I woke up that Sunday, propped myself up in bed, and placed some essentials within an arm’s length orbit — tea, cigarettes, laptop, phone, water, and some alcohol just in case — to watch the results. The news channels were on some hideous Keystone Cops trip of misinformation, hubris and backpedalling. First I was stressed out, then depressed, then confused, then lifted into a mood that I can best describe as yelling “neeneenana noonoo!” while drinking single malt before noon. This is not a metaphor.
I felt as if a weight had lifted off my chest. And I fully plumbed the joys of schadenfreude. I discovered my inner troll. I’m only just getting the hang of these Twitter terms, but I think it’s accurate to say that I spent much of the remaining day leaping out from under Twitter bridges — twidges? — and biting tweeple on the twankles as they paraded along into twitternity. (Now I know why the online Hindus do it: it’s deeply satisfying, especially following a long period of perceived oppression.

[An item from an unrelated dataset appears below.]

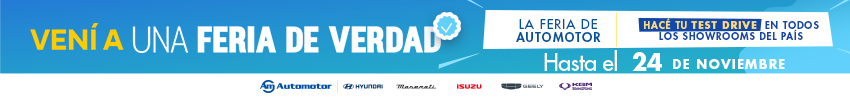 Banner Automotor noviembre (home)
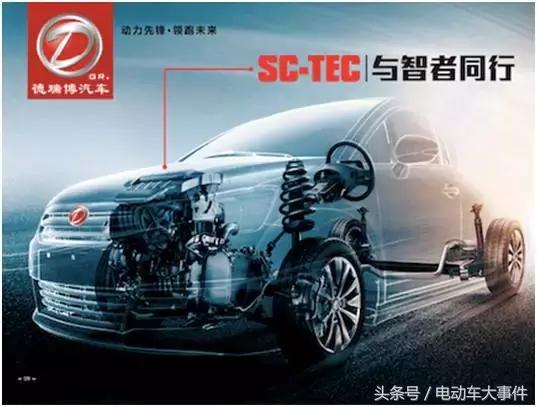 济南新能源车展事件,济南新能源展会延期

If my alternative career as an Uber driver doesn’t work out, I might be able to find work on a troll farm.) Then, like countless others, I went out to celebrate. It’s no wonder that by Monday evening everyone was wiped out from the emotional roller coaster.
The other reason that we need that special heart-warming, all lit up, end-of-year thing, is that if we don’t light stuff up, we’ll be bumping into the buildings. What’s with this yearly Diwali smog holocaust, people? My asthmatic mother, who is usually quite capable of emitting her own fire and brimstone, at this time of year lies around gasping like a fish on a marketplace slab. She watches particulate matter statistics the way other people watch the stock market (just so you know, this Diwali it peaked at 985 microns per cubic metre, when the WHO limit is 25, and the Indian government’s is 60). She’s maxed out on all her emergency asthma medication. If she has to step out, she wears a mask that would frighten Darth Vader. And she still struggles for breath.
She tries not to be in Delhi around Diwali, but that’s not always possible. This year she checked herself into a nearby hotel in the hope that their airconditioning system would filter out most of the crap in the air. You try explaining to hotel staff that you don’t need a car from the airport because actually you live across the road and this is an experiment in continuing to breathe.
I say ban crackers, rockets and bombs. Ban the sale and use of anything that makes noise, and/or produces more than minimal of smoke, and/or increases deadly particulate matter. Penalise non-cooperation with jail time and fines. The air we breathe is an emergency at the best of times; on and around Diwali, it’s anti-life. Oil lamps and sparklers are beautiful, so could you please consider that instead? All those messages that say “May the light of blah blah shine on your thingy” mean less when you can't read them through all the smoke.